Harrah’s Atlantic City, 777 Harrah’s Boulevard, 609-441-5000;
At the far end of the gaming floor, inside the Eden Lounge, below the escalator to Harrah’s restaurants, theatrical bartenders play juggler with cold beverages—à la pre couch-jumping Tom Cruise in Cocktail. The drink—order anything shaken or blended—is served atop a frosted partition—literally huge slabs of ice—on the bar. With aqua lighting, live entertainment and past-2 a.m. hours, the, indeed, sapphire blue space is reminiscent of a jazz club, maybe even a speakeasy. (If a speakeasy were across from public slots and heavy foot traffic, that is.)
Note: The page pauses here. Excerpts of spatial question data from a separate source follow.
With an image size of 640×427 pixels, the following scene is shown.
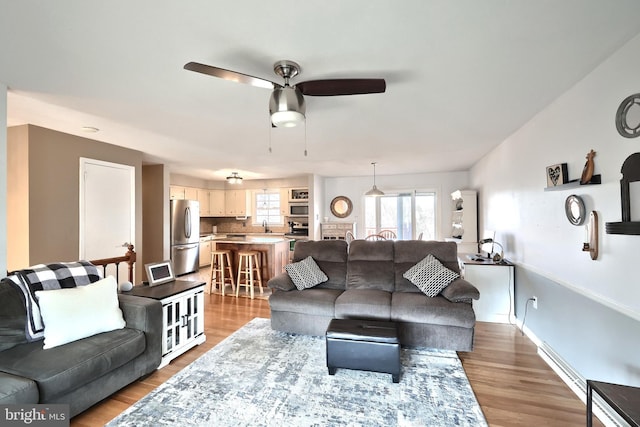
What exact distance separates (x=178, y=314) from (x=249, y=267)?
6.25ft

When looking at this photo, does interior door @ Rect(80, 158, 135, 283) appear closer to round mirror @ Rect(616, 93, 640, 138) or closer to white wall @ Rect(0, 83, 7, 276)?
white wall @ Rect(0, 83, 7, 276)

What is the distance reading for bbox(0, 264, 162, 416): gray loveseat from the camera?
161 centimetres

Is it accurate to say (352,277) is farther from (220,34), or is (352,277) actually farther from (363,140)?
(220,34)

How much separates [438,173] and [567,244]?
488 cm

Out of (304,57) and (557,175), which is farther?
(557,175)

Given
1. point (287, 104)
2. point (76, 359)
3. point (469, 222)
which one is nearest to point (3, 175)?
point (76, 359)

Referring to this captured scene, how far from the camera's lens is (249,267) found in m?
4.64

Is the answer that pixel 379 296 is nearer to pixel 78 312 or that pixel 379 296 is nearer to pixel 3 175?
pixel 78 312

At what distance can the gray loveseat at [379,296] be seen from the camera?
106 inches

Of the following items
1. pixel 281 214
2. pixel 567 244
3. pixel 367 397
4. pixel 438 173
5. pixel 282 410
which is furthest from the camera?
pixel 281 214

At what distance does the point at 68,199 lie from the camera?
3439 millimetres

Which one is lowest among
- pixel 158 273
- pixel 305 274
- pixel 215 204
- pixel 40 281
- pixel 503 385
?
pixel 503 385

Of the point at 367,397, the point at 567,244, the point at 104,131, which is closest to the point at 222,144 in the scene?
the point at 104,131

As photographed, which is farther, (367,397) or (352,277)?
(352,277)
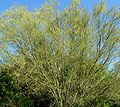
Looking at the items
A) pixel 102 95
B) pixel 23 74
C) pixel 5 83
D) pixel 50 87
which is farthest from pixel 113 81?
pixel 5 83

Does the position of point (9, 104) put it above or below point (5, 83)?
below

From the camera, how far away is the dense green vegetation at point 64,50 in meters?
21.7

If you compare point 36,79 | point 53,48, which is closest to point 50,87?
point 36,79

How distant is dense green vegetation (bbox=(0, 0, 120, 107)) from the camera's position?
71.3ft

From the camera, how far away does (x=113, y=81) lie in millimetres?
22625

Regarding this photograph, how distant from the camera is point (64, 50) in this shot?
71.9 feet

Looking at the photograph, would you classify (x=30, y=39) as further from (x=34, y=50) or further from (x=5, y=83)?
(x=5, y=83)

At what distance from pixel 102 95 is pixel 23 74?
5327 mm

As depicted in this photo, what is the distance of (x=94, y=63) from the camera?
22203 mm

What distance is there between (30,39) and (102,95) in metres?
6.00

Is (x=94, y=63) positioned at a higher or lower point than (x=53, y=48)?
lower

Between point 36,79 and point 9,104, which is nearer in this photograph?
point 36,79

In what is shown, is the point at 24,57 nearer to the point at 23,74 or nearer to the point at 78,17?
the point at 23,74

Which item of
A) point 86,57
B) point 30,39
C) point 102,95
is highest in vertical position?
point 30,39
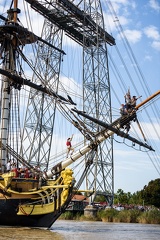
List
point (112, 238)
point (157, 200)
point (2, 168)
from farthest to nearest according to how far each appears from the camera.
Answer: point (157, 200) → point (2, 168) → point (112, 238)

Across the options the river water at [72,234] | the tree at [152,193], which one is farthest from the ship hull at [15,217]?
the tree at [152,193]

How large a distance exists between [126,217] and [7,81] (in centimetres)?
1223

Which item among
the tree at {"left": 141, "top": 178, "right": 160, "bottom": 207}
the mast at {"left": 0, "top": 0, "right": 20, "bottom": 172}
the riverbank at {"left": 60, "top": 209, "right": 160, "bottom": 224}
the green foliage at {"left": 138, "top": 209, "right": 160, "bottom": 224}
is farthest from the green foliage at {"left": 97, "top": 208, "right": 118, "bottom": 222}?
the tree at {"left": 141, "top": 178, "right": 160, "bottom": 207}

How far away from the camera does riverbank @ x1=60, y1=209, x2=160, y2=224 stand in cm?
2933

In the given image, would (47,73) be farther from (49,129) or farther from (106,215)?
(106,215)

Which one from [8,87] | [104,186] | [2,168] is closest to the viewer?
[2,168]

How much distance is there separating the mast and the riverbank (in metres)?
10.7

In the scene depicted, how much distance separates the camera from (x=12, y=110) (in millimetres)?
25172

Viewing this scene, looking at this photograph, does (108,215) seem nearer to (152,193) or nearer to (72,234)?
(72,234)

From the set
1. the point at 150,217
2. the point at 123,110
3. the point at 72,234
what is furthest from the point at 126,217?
the point at 72,234

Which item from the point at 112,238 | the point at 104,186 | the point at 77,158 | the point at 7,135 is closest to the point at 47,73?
the point at 104,186

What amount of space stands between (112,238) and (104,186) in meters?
17.8

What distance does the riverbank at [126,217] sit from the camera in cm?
2933

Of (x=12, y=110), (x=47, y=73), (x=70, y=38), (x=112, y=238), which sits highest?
(x=70, y=38)
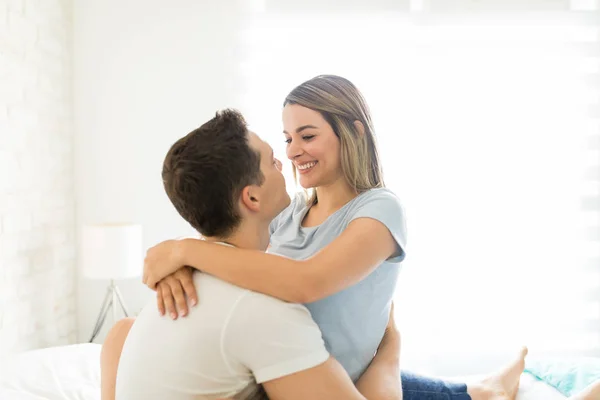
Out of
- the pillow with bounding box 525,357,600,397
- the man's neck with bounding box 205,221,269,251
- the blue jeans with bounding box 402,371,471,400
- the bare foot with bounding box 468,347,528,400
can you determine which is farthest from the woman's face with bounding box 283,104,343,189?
the pillow with bounding box 525,357,600,397

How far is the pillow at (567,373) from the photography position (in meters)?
2.24

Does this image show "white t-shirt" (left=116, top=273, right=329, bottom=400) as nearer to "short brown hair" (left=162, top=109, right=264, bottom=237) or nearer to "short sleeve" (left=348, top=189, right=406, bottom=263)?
"short brown hair" (left=162, top=109, right=264, bottom=237)

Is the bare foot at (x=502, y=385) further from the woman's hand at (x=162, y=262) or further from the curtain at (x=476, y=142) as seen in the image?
the curtain at (x=476, y=142)

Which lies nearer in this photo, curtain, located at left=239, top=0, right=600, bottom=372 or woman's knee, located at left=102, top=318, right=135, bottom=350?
woman's knee, located at left=102, top=318, right=135, bottom=350

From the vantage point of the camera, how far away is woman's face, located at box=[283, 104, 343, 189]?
169 centimetres

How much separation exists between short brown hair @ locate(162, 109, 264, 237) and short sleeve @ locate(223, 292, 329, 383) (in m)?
0.22

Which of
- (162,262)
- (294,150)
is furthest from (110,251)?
(162,262)

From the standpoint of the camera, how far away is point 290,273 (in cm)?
125

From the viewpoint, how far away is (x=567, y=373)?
2336 mm

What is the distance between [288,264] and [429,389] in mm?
812

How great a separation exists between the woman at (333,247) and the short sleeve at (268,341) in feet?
0.22

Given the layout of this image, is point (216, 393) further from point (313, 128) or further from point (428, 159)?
point (428, 159)

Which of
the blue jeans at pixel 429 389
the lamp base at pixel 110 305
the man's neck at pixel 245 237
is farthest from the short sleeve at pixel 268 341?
the lamp base at pixel 110 305

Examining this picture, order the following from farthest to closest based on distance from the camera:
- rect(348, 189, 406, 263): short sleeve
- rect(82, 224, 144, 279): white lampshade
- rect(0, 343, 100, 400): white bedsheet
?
rect(82, 224, 144, 279): white lampshade < rect(0, 343, 100, 400): white bedsheet < rect(348, 189, 406, 263): short sleeve
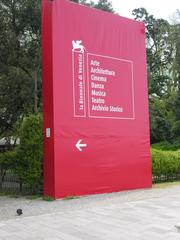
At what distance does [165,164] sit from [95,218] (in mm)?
9003

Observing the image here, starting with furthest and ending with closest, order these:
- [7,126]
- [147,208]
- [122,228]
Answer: [7,126] < [147,208] < [122,228]

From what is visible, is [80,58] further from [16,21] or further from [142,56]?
[16,21]

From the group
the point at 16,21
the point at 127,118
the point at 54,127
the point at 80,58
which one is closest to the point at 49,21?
the point at 80,58

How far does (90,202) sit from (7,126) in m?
11.6

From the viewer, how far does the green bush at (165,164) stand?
1781 cm

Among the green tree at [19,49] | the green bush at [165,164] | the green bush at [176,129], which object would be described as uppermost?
the green tree at [19,49]

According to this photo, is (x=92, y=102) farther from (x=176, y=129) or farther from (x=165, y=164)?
(x=176, y=129)

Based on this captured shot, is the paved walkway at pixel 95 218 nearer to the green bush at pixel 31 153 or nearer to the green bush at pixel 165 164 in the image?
the green bush at pixel 31 153

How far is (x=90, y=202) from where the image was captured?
40.9 feet

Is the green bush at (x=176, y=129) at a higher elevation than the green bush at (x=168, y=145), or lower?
higher

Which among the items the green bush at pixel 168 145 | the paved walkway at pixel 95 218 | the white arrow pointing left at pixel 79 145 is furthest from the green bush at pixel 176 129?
the white arrow pointing left at pixel 79 145

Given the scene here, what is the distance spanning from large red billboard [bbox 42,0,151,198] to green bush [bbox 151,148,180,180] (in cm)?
178

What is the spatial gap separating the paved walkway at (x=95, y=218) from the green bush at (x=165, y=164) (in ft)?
13.0

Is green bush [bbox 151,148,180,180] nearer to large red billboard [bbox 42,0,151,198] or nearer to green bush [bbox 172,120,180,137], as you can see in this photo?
large red billboard [bbox 42,0,151,198]
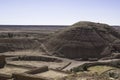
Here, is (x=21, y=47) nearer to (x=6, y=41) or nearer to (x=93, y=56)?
(x=6, y=41)

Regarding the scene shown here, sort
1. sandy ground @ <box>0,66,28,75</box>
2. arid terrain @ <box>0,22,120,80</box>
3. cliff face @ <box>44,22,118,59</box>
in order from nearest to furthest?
sandy ground @ <box>0,66,28,75</box> < arid terrain @ <box>0,22,120,80</box> < cliff face @ <box>44,22,118,59</box>

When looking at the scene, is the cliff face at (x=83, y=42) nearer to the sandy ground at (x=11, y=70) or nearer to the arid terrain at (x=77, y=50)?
the arid terrain at (x=77, y=50)

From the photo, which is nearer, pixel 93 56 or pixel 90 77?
pixel 90 77

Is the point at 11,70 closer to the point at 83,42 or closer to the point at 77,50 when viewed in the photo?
the point at 77,50

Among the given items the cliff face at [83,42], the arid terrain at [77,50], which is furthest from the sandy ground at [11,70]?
the cliff face at [83,42]

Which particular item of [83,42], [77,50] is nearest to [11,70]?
[77,50]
Quarter at the Tropicana, South Brighton Avenue and Boardwalk, 609-572-0032;
This is not the same Old City lounge you know and feel strongly about. The Quarter’s youthful 32 feels like a trendy bistro that’s closed for the night and hosting a private party. This lounge is small enough to always feel hopping, making it a nice alternative to nearby megaclubs since you can party with a gaggle of friends and not worry about losing one another in the abyss. A center atrium holds a huge chrome orb flanked by a sea of crystal, as the in-crowd dances below—and they have to dance, because seating is reserved for the club’s European bottle service. Yes, it’s ridiculous to spend $240 on a bottle of Absolut. But if not here, where? (Regulars can even rent a liquor locker to store their leftovers for next time.) Those watching their pennies should come Thursday and Sunday nights from 11 p.m. to 1 a.m. for half-priced cocktails and bottled beers.
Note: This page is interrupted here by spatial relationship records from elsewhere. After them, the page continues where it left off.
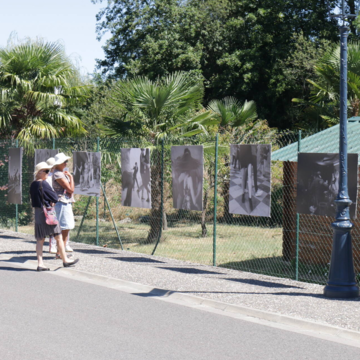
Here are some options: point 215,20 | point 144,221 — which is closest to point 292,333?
point 144,221

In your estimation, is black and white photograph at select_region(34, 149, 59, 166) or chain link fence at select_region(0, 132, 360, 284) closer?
chain link fence at select_region(0, 132, 360, 284)

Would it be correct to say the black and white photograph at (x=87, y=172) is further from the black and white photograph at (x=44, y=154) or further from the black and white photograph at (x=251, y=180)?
the black and white photograph at (x=251, y=180)

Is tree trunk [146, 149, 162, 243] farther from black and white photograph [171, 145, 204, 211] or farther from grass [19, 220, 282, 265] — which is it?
black and white photograph [171, 145, 204, 211]

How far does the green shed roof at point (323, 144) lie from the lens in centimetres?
1115

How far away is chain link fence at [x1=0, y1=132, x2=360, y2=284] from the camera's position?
38.1ft

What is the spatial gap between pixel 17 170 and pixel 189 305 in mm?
9683

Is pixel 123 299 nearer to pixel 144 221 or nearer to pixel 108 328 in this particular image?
pixel 108 328

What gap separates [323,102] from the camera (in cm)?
2102

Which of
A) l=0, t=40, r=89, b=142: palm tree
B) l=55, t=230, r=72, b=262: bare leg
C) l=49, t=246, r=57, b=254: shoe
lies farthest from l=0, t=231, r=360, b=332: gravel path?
l=0, t=40, r=89, b=142: palm tree

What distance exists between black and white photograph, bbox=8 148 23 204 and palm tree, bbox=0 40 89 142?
103cm

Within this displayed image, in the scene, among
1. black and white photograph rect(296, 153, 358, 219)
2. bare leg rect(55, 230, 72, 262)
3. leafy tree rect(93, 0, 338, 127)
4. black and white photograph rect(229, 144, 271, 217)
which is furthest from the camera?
leafy tree rect(93, 0, 338, 127)

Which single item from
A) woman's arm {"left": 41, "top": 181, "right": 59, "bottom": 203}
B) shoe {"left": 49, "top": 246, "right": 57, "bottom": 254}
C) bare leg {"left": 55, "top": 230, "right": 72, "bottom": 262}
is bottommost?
shoe {"left": 49, "top": 246, "right": 57, "bottom": 254}

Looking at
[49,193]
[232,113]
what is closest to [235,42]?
[232,113]

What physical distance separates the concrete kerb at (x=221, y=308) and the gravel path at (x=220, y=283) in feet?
0.48
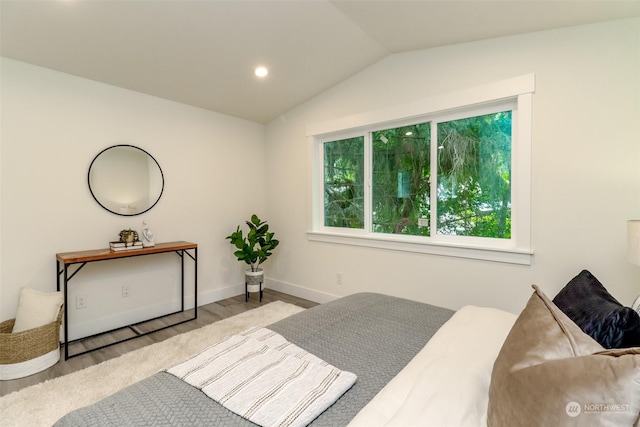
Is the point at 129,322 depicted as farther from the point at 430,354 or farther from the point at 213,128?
the point at 430,354

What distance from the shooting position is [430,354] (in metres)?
1.15

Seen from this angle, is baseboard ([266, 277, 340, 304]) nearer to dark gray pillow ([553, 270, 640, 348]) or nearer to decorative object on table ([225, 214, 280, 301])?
decorative object on table ([225, 214, 280, 301])

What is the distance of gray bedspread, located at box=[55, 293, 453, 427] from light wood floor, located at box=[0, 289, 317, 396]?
178 cm

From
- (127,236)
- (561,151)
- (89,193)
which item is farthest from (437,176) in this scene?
(89,193)

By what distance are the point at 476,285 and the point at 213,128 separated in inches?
130

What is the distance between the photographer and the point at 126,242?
280cm

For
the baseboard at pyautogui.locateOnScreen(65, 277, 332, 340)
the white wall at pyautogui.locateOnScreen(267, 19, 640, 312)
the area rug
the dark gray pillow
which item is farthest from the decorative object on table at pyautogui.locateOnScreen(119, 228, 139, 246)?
the dark gray pillow

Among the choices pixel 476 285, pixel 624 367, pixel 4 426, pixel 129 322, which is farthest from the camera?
pixel 129 322

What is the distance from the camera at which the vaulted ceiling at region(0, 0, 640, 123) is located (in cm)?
198

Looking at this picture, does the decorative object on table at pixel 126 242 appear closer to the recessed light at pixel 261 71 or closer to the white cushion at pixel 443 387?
the recessed light at pixel 261 71

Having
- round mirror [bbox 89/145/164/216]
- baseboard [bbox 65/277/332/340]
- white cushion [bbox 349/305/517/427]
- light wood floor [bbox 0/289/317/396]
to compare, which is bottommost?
light wood floor [bbox 0/289/317/396]

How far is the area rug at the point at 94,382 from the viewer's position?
174 centimetres

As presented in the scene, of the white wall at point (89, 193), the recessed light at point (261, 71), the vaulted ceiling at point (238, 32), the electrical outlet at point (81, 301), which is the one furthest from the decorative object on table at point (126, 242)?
the recessed light at point (261, 71)

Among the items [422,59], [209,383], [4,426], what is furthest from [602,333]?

The Pier at Caesars, 1 Atlantic Ocean, 609-345-6900;
The formula at the Pier’s Irish pub is familiar. There are imported vintage apothecary shelves, a gas fireplace, low lighting, U2’s greatest hits, and Guinness on draft—and on the pork chop. Much like Rí-Rá, this tavern is a retreat for the scene-weary, a place for grown-ups who wanna play quarters without shouting over the thumping sound system at Game On!, and for drinking $5 pints of beer, not $12 martinis. It’s also the city’s best spot for noshing on hearty Emerald Isle fare, courtesy of chefs Brian Perry and Martin Doyle. Gourmet beer-soakers include: grilled garlic sausage on sourdough croutons, a Dublin mushroom stuffed with Irish cheeses, pork chops served with applefritters, and an 8-ounce filet served on a béarnaise blanket.
25 Hours Casino Bar
Resorts Atlantic City, 1133 Boardwalk, 609-340-7111;
More than just a place to savor the novelty of drinking a Bud while the sun comes up, this always-open bar is actually pretty swanky. A platform raises it three steps above the casino floor, and blue lights make it feel modern, in an hourless, spaceship kind of way. If the fresh watermelon martinis, dainty mimosas, and straight-up piña coladas with toasted-coconut rims make you feel fancy, well, all you have to do is look out on the ringing sea of slot machines to realize you’re still in Jersey.
Trump Marina, Huron Avenue and Brigantine Boulevard, 609-441-2000;
Short partition walls are all that divide this Trump-a-rific nightclub from the hallways around it. This provides an interesting aquarium-like effect, wherein the folks gettin’ down to back-in-the-day party hits (usually provided by a cover band) are the fish, and the folks strolling the property are, well, the people. The always-packed Wave tends to attract an older, less self-conscious crowd, the sorts who are actually capable of ID’ing the blown-up photos of Prince, Billy Idol and ZZ Top that decorate the joint.